How the EU responds to the Arab “challenge” may determine whether it further stagnates into growing pathetic irrelevance or whether it experiences a much needed renaissance. Here is what it needs to do to achieve the latter.

  • Immediately intensify procedures for the accession of Turkey to EU membership, fixing a deadline no later than 2013, and therefore stop moving the goalposts. Turkey is no longer a peripheral country, it’s a pivotal country.

  • Open EU borders to Middle East and North African exports, especially in agriculture, and also to labor. Review immigration laws and practices.  

  • Set up an Eminent Persons Group from Europe and Middle East–North Africa to design an open, robust, dynamic framework for relations in the 21st century.

  • All such initiatives so far have been too top-down, à la Sarkozy-Mubarak. There should be projects at grassroots levels, including civil society, business, especially those involving the next generation.

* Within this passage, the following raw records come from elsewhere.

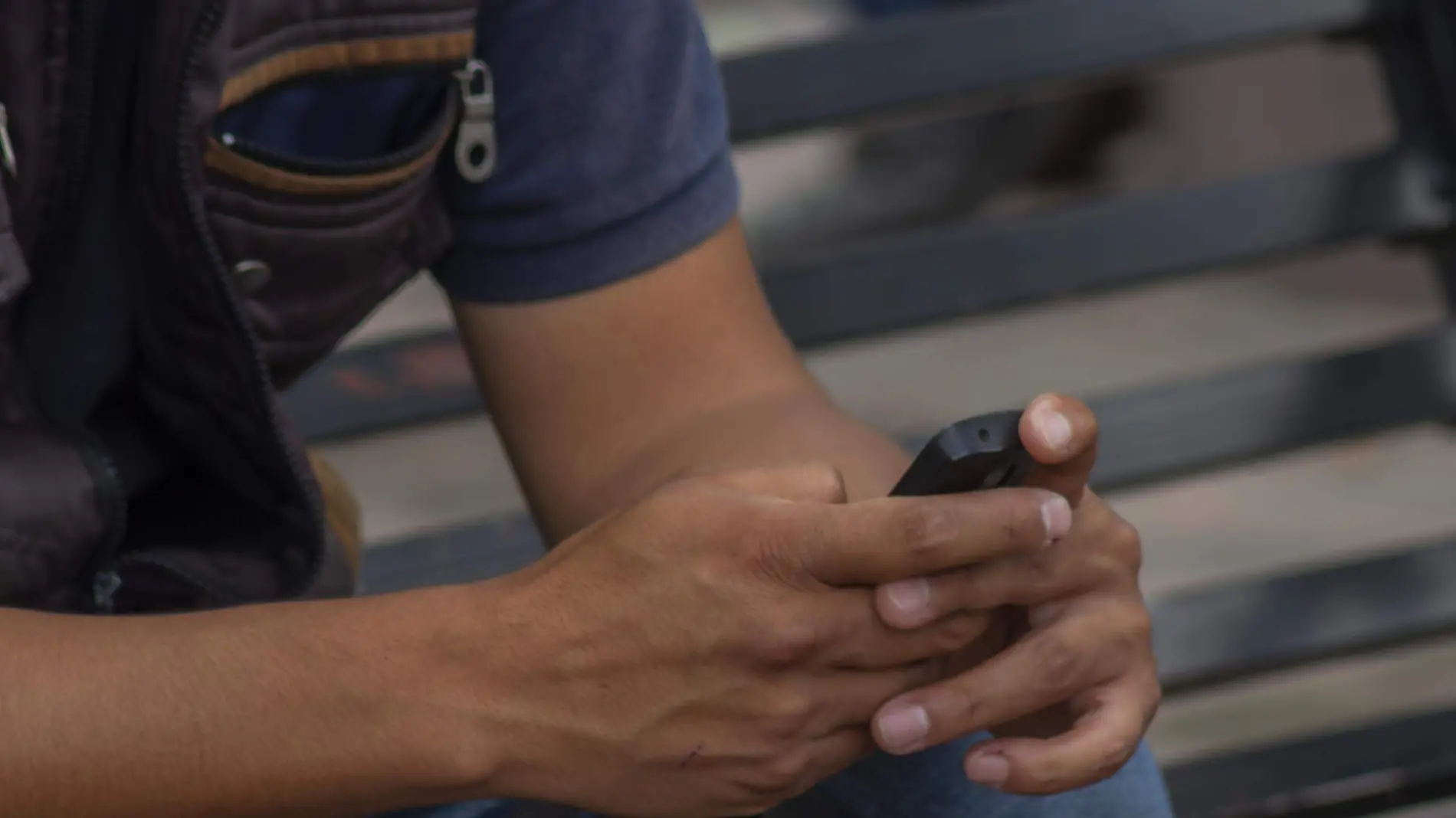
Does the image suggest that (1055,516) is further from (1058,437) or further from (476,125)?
(476,125)

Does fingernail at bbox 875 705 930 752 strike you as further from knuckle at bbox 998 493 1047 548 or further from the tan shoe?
the tan shoe

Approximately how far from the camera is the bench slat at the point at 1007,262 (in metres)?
1.69

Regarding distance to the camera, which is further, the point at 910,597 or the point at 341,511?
the point at 341,511

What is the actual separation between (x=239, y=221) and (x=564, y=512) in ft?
1.09

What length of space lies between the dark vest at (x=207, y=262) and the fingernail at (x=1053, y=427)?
1.45ft

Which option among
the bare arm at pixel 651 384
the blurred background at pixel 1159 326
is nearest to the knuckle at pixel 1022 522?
the bare arm at pixel 651 384

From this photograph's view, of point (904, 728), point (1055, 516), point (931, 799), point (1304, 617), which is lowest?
point (1304, 617)

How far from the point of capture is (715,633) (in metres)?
0.91

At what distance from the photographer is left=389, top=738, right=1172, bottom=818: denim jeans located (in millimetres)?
1049

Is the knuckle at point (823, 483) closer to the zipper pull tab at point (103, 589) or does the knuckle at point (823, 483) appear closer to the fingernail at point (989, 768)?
the fingernail at point (989, 768)

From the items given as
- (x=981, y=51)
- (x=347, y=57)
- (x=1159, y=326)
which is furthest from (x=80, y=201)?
(x=1159, y=326)

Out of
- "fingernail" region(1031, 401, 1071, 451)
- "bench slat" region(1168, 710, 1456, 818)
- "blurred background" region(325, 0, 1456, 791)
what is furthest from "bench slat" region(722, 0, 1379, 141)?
"fingernail" region(1031, 401, 1071, 451)

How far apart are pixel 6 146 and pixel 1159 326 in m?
2.64

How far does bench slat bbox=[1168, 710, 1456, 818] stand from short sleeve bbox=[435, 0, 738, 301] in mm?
853
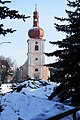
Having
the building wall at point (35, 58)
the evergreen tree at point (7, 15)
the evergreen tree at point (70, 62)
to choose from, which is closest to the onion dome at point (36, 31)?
the building wall at point (35, 58)

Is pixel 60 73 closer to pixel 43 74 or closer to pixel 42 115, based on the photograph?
pixel 42 115

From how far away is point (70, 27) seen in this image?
800 inches

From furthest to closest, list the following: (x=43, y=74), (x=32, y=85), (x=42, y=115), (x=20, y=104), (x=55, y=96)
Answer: (x=43, y=74) → (x=32, y=85) → (x=20, y=104) → (x=55, y=96) → (x=42, y=115)

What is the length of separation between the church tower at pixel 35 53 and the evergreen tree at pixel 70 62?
94457 millimetres

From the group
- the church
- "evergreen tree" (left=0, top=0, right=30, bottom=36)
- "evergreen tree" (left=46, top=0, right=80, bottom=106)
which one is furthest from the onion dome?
"evergreen tree" (left=0, top=0, right=30, bottom=36)

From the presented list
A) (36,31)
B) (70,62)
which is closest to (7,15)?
(70,62)

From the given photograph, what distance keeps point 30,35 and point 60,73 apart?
317 feet

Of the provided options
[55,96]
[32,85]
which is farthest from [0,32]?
[32,85]

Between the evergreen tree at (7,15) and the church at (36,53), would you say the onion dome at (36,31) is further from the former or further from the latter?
the evergreen tree at (7,15)

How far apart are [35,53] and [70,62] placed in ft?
319

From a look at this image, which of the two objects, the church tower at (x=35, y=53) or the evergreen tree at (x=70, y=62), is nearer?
the evergreen tree at (x=70, y=62)

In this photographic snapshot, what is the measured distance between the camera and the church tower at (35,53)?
11500 centimetres

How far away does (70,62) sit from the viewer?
19.5 metres

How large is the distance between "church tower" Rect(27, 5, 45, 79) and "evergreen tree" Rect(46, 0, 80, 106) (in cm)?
9446
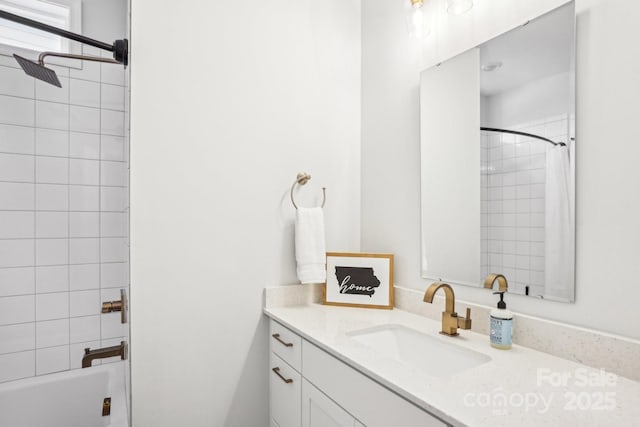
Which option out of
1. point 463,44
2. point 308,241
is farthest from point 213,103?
point 463,44

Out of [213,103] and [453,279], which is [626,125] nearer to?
[453,279]

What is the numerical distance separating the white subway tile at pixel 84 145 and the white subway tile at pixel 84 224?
33 centimetres

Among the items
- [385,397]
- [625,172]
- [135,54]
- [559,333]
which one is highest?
[135,54]

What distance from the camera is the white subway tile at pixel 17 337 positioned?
1868mm

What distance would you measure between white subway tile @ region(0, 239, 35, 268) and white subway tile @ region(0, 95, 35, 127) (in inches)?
24.3

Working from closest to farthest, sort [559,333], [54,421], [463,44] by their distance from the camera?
[559,333]
[463,44]
[54,421]

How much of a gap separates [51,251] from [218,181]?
1134mm

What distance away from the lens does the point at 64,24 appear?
204cm

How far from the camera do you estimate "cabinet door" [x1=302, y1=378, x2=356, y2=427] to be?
109cm

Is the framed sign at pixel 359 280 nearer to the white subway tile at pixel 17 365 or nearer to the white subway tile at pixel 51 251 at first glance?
the white subway tile at pixel 51 251

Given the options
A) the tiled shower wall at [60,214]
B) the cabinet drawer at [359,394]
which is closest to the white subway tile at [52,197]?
the tiled shower wall at [60,214]

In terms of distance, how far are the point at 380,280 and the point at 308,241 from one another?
1.28ft

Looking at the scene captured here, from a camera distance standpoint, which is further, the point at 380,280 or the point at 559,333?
the point at 380,280

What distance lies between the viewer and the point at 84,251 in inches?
80.1
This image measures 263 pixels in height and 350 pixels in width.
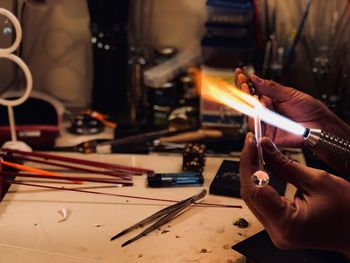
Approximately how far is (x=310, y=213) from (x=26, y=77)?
0.83 metres

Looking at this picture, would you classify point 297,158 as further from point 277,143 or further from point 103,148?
point 103,148

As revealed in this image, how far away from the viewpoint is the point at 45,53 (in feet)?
5.13

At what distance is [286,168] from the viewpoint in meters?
0.80

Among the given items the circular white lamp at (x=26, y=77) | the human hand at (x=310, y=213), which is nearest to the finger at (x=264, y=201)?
the human hand at (x=310, y=213)

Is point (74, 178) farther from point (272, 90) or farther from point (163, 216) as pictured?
point (272, 90)

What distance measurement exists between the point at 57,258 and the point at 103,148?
477 mm

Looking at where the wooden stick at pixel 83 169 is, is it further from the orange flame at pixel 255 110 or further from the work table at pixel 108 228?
the orange flame at pixel 255 110

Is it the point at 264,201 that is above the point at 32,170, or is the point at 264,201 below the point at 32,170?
above

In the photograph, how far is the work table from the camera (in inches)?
35.8

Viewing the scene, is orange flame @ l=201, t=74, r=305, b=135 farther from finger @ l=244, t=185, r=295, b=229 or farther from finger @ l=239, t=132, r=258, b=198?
finger @ l=244, t=185, r=295, b=229

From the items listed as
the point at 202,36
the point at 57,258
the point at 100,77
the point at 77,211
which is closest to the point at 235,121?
the point at 202,36

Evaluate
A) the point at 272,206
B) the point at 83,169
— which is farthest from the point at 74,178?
the point at 272,206

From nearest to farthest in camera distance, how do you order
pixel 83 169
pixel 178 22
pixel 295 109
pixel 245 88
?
pixel 245 88 → pixel 295 109 → pixel 83 169 → pixel 178 22

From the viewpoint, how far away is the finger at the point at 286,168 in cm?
77
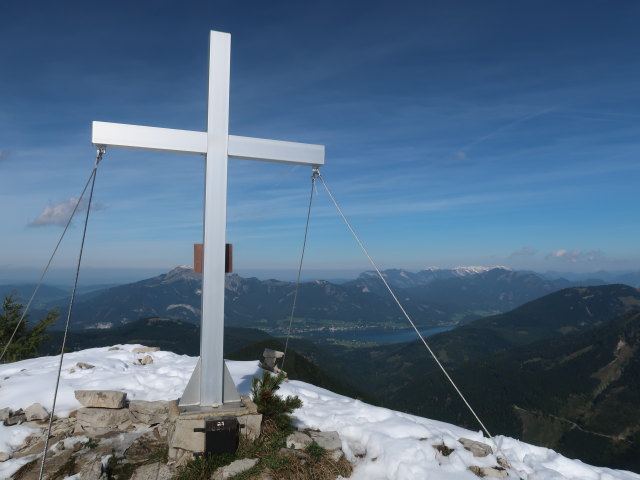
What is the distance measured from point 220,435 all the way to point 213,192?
5.20m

  • Israel should be invited to join this new Mediterranean space once it had abided unconditionally by UN Resolution 242.

  • Iran should also be invited on condition that it renounces its nuclear program.

Europe played a determinant role in the 1970s and 1980s bringing about in its own space the end of fascist and communist states. Since this great achievement, the EU has been more bewildered observer of history than maker. And yet it has a considerable potential reserve of soft power. Undertaking steps such as these would work toward restoring dignity, solidarity and hope in the Middle East–North Africa region and a sense of purpose in the EU. The Arabs were influential in bringing about the European Renaissance of the 14th to17th centuries and could play a part in generating a European Renaissance in the 21st.

The future of the Middle East and North Africa depends above all on the people of the region themselves. The EU could play a significant supportive role. If this does not occur, then the mayhem in the Mediterranean will end up causing considerable havoc in Europe. 

Jean-Pierre Lehmann is professor of international political economy, IMD, and founding director of the Evian Group.